### Excerpted passage
U.S. President Barack Obama may appoint an Ebola “czar” to lead the administration’s fight against the deadly virus, reports said. However, Obama remained opposed to imposing a travel ban on people coming from West Africa, amid criticisms over the administration’s efforts to contain the disease in the country.

Concerns over the deadly virus’ spread intensified in the U.S. after two Texas health workers contracted Ebola while treating Thomas Eric Duncan, who later died of the virus in a Dallas hospital. Obama’s comments came as Nina Pham, the first nurse to have contracted the disease, was transferred to the National Institutes of Health Clinical Center, a specialist medical facility, in Maryland. Obama said that imposing the ban on travel from the countries affected by the disease could be counter-productive.

"It may be appropriate for me to appoint an additional person" to oversee efforts to contain Ebola, Obama told reporters, adding that experts had told him that "a flat-out travel ban is not the way to go" because airports are currently working on screening measures.

It's feared that the ban could lead to more people entering the U.S. without undergoing screening, which could lead to more Ebola cases rather than containing the disease, Reuters reported.

"It would provide a direct incentive for individuals seeking to travel to the United States to go underground and to seek to evade this screening and to not be candid about their travel history in order to enter the country," White House Press Secretary Josh Earnest said.

Obama authorized calling National Guard members and reserve troops to combat the spread of Ebola in West Africa on Thursday.

The Ebola outbreak has so far claimed the lives of nearly 4,500 people and has infected thousands of others. The majority of the cases have been in Liberia, Guinea and Sierra Leone, but the deadly virus has recently crossed borders and jumped continents.

Meanwhile, a government health official said Thursday that the Ebola virus had spread to the last unaffected district in Sierra Leone, killing at least two people.

"We have tightened surveillance around the area and are investigating ... how the two confirmed cases might have contracted the disease," disease surveillance officer Abdul K. Sesay said, according to Reuters.

Momoh Konteh, district task force representative, reportedly said: “On Friday we will burn the house in which the two confirmed cases lived, and the two houses nearby to it.”

### Exercise
Name every person mentioned by name in the Ebola report. The items that follow are separate material and have no connection to the Ebola report.

### Recorded information
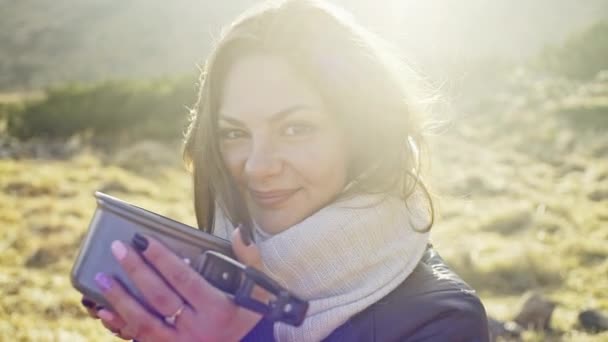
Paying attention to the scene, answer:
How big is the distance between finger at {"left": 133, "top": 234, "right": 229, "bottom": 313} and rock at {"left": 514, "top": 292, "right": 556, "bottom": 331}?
3.69 metres

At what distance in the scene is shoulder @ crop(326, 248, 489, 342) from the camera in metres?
1.34

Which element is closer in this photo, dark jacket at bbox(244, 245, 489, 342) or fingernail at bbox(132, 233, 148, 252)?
fingernail at bbox(132, 233, 148, 252)

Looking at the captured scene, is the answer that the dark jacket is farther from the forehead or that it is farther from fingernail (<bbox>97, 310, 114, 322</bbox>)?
the forehead

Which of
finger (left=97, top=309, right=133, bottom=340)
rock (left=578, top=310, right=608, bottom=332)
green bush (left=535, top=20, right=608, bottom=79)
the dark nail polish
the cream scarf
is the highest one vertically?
finger (left=97, top=309, right=133, bottom=340)

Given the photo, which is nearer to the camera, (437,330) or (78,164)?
(437,330)

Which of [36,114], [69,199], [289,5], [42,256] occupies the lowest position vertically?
[36,114]

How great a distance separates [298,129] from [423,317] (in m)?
0.56

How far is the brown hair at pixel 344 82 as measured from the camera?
1.57 metres

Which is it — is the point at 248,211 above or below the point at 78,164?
above

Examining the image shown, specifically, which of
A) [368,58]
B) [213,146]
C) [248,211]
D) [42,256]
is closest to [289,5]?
[368,58]

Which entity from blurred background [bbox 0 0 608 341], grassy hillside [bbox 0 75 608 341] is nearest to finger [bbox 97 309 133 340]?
blurred background [bbox 0 0 608 341]

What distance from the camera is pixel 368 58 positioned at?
1624mm

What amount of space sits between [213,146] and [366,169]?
0.45 metres

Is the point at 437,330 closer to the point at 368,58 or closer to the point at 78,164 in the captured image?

### Written answer
Barack Obama, Thomas Eric Duncan, Nina Pham, Josh Earnest, Abdul K. Sesay, Momoh Konteh